Вот! самодовольно воскликнул Герка и потряс клеткой так, что птичка едва не свалилась с жердочки, Внуку подарил! Для ребенка ничего не жалко! Щегол, ребята! Чичас, чичас
Он поставил клетку на широкий подоконник, птичка встрепенулась, поймала клювом солнечный луч, переступила с лапки на лапку и запела! Б-же, что за трели огласили комнату!

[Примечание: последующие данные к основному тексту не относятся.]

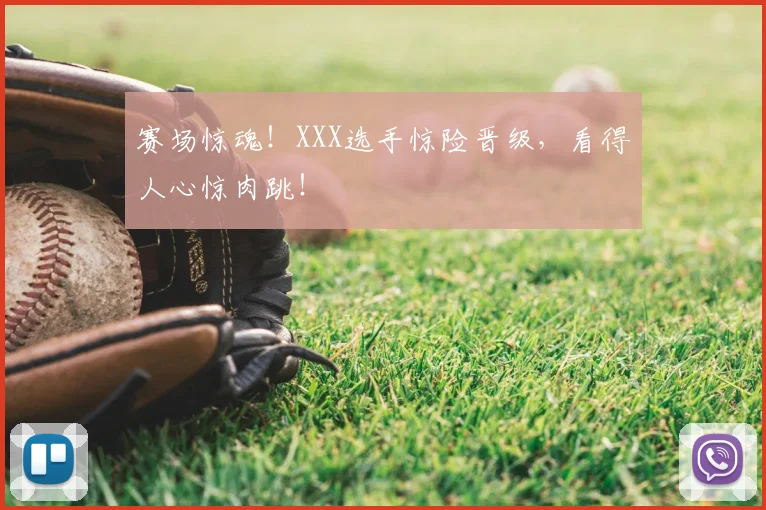 赛场惊魂!XXX选手惊险晋级,看得人心惊肉跳!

Ага! восхищенно заорал Герка, созерцая наши обалдевшие лица, Райские звуки, а? Оставляю вам его, пусть развлекает, и ушел. Через минуту мы услышали отзвуки его циклопического храпа: Герка спал в маленькой, отдельной, самой дальней комнате, так как храп его, сравнимый по децибелам разве что с шумовым эффектом от стартующего МИГа40, выдержать не мог никто.
А птичка пела, и тоже громко. А спать хотелось невыносимо. Минут десять мы слушали, потом начали чертыхаться.
Это не щегол, сказала я, это террорист. Может, его накрыть, как попугая?
Попробовали. Не помогло.
Следующие пятнадцать минут я пыталась уснуть, а Данька зажимал мне обеими руками уши. Не вышло.
В третьей фазе злобный Данька решительно взял клетку, вышел в коридор, и подставил заливающегося щегла под дверь геркиной спальни. Еще через пять минут к свисту щегла присоединился недовольный геркин бас: дом проснулся.